Aim of the task. Reproduce verbatim the portion of the passage on human trafficking in Belarus from "Belarus is a" up to and including "approach potential victims.".

======== Selected text ========

Belarus is a source, destination, and transit country for women, men, and children subjected to trafficking in persons, specifically forced prostitution and forced labor. The majority of identified Belarusian victims were females forced into prostitution abroad, including in: Russia, Germany, Poland, other European countries, Turkey, Israel, Lebanon, and the UAE. There were reports that women from low-income families in Belarus’ regions were subjected to forced prostitution in Minsk. Belarusian men, women, and children continued to be subjected to forced begging, as well as forced labor in the construction industry and other sectors in Russia. According to the Ministry of Interior, Belarusian single, unemployed females between the ages of 16 and 30 were most at risk of being trafficked. Traffickers often used informal social networks to approach potential victims.

======== Data extract ========

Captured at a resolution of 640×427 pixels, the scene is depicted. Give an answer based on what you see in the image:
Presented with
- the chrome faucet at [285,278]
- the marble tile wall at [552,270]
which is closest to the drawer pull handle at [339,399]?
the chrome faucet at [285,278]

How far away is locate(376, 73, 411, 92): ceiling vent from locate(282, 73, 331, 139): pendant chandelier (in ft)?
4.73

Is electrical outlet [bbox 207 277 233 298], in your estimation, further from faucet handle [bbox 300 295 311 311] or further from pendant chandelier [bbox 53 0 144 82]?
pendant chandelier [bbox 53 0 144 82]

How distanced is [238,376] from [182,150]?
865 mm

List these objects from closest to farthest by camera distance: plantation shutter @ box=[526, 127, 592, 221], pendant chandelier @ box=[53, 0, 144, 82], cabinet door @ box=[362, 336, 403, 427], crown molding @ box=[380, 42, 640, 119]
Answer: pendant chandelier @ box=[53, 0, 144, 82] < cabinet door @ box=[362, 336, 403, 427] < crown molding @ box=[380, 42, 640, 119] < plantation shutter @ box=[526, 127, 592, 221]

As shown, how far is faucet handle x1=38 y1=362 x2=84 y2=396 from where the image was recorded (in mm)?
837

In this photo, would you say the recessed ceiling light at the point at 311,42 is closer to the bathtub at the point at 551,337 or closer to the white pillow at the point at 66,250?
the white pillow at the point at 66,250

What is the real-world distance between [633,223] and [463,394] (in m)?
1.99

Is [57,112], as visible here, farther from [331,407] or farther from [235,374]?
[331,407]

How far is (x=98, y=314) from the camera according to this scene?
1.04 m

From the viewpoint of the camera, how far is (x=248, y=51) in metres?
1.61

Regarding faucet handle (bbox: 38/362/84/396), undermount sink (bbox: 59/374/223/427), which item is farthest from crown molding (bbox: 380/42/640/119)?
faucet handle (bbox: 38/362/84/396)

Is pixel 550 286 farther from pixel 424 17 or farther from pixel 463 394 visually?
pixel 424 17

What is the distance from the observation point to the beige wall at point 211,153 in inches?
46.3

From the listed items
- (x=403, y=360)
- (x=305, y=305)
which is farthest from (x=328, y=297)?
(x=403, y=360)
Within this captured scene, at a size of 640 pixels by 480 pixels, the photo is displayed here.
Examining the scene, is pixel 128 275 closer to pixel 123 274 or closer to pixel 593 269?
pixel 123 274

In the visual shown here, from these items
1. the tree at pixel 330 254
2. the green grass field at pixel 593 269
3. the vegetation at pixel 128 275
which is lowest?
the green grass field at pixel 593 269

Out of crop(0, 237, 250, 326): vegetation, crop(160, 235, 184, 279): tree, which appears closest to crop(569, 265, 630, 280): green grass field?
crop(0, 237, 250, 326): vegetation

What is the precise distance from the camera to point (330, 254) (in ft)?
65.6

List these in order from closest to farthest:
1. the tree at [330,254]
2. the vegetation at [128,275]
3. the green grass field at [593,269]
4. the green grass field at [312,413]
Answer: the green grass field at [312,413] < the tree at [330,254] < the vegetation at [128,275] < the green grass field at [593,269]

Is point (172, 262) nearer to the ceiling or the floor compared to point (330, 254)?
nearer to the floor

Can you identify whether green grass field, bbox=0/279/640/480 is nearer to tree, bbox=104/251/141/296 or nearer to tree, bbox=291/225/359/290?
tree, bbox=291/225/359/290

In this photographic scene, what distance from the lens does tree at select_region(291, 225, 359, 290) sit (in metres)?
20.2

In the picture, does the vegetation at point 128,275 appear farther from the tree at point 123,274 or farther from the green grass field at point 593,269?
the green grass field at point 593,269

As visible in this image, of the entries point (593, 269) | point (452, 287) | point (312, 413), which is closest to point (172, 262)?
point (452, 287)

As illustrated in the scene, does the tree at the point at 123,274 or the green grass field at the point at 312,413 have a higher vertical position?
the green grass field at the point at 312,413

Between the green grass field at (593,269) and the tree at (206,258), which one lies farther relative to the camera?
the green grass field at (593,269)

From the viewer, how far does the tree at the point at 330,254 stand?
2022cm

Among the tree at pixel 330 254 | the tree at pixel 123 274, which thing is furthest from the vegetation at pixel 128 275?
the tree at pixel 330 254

========

Reply to the exercise.
Belarus is a source, destination, and transit country for women, men, and children subjected to trafficking in persons, specifically forced prostitution and forced labor. The majority of identified Belarusian victims were females forced into prostitution abroad, including in: Russia, Germany, Poland, other European countries, Turkey, Israel, Lebanon, and the UAE. There were reports that women from low-income families in Belarus’ regions were subjected to forced prostitution in Minsk. Belarusian men, women, and children continued to be subjected to forced begging, as well as forced labor in the construction industry and other sectors in Russia. According to the Ministry of Interior, Belarusian single, unemployed females between the ages of 16 and 30 were most at risk of being trafficked. Traffickers often used informal social networks to approach potential victims.